A KENT school has been ordered to accept an autistic boy even though its specialist unit is full. An education tribunal has ruled that The Abbey School at Faversham must find 14-year-old Jonathan Green a place.
The school had been breaking the law by refusing to admit the teenager because its popular autistic centre already has 16 pupils, the maximum number it can cope with.
But now the Department for Education and Skills has told chairman of governors Lesley Temple that she and the rest of the governing body had "an unqualified duty" to admit the teenager. She has been told she must confirm by the weekend that a place had been found for him.
It is understood that if head teacher Peter Walker bowed to pressure and gave Jonathan a place, he could face a backlash from staff and the parents of children already at the school.

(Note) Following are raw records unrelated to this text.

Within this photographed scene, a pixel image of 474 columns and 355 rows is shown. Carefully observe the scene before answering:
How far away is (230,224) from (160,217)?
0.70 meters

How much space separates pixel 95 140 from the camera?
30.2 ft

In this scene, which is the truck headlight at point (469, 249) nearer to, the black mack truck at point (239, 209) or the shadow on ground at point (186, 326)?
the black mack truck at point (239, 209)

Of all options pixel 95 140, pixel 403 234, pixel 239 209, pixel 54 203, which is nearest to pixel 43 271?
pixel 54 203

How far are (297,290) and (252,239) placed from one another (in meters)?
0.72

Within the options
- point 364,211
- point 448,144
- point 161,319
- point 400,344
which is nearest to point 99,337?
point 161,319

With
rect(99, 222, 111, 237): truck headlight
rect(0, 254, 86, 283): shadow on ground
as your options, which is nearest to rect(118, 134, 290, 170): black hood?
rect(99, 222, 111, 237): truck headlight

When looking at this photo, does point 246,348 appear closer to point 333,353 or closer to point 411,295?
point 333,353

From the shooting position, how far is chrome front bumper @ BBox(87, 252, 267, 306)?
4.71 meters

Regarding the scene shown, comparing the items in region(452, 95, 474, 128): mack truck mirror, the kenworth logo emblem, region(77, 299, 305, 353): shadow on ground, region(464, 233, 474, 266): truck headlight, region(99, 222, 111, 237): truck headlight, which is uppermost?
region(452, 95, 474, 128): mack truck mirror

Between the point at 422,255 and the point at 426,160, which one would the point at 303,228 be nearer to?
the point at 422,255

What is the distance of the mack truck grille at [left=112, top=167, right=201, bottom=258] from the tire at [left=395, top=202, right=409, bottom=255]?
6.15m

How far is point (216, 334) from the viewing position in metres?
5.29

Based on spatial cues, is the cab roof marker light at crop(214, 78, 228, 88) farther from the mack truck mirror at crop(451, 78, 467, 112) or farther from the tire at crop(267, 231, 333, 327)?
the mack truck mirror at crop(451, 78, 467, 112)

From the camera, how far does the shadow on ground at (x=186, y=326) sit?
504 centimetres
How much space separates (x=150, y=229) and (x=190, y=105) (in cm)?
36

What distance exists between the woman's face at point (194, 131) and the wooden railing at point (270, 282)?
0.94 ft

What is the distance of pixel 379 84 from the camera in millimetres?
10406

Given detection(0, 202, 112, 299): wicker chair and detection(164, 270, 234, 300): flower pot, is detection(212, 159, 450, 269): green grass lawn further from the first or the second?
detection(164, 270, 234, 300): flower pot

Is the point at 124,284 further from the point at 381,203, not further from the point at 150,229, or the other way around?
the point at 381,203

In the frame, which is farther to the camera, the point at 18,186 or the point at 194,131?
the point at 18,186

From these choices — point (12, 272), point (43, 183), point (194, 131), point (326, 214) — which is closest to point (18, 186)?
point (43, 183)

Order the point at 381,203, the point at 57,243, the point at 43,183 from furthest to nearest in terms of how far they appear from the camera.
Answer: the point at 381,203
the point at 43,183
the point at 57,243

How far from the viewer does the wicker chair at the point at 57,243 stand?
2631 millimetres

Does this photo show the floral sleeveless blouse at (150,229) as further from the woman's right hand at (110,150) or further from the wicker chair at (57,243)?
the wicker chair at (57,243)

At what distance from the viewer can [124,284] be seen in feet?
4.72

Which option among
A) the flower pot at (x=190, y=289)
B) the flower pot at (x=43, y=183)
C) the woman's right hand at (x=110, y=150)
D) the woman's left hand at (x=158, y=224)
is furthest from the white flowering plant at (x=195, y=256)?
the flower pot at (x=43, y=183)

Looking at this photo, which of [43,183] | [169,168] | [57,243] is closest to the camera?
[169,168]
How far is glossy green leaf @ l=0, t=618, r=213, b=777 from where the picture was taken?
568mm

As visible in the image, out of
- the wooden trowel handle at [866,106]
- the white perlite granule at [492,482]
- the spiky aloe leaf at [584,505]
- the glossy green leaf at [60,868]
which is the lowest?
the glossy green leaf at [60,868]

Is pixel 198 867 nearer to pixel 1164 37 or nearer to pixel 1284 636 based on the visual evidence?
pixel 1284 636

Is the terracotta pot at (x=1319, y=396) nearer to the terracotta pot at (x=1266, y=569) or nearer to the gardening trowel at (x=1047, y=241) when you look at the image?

Jonathan's father, Eliott, Green, said he was delighted the DFES had confirmed what an earlier industrial tribunal had ruled. "It makes Jonathan's position very clear. The Abbey School is breaking the law by not admitting him. But at the end of the day I won't be happy until I see Jonathan in the unit. I would like to see him there on Monday morning," he said.
At the moment the 14-year-old, from Walderslade, is a pupil at the specialist speech and language unit at Upbury Manor School, Gillingham. The unit is not specifically designed for autistic children.
Mr Green said: "There is no provision for autistic children of secondary school age in Medway. The nearest specialist units are at Axton Chase, near Gravesend, and at The Abbey." But the teenager is so unhappy at Upbury Manor his parents are keeping him at home.
Mr Green said: "Jonathan is a very bright and highly functioning autistic child but he does need a very structured and safe setting, which his present school is not providing. He had been doing really well academically and was on target for some GCSEs which is quite something." Medway council will fund Jonathan's place at The Abbey and is providing him with home tuition until the question of his schooling is resolved.
A county council official said Kent LEA was liasing with governors at the Faversham school "with a view to resolving the situation as soon as possible."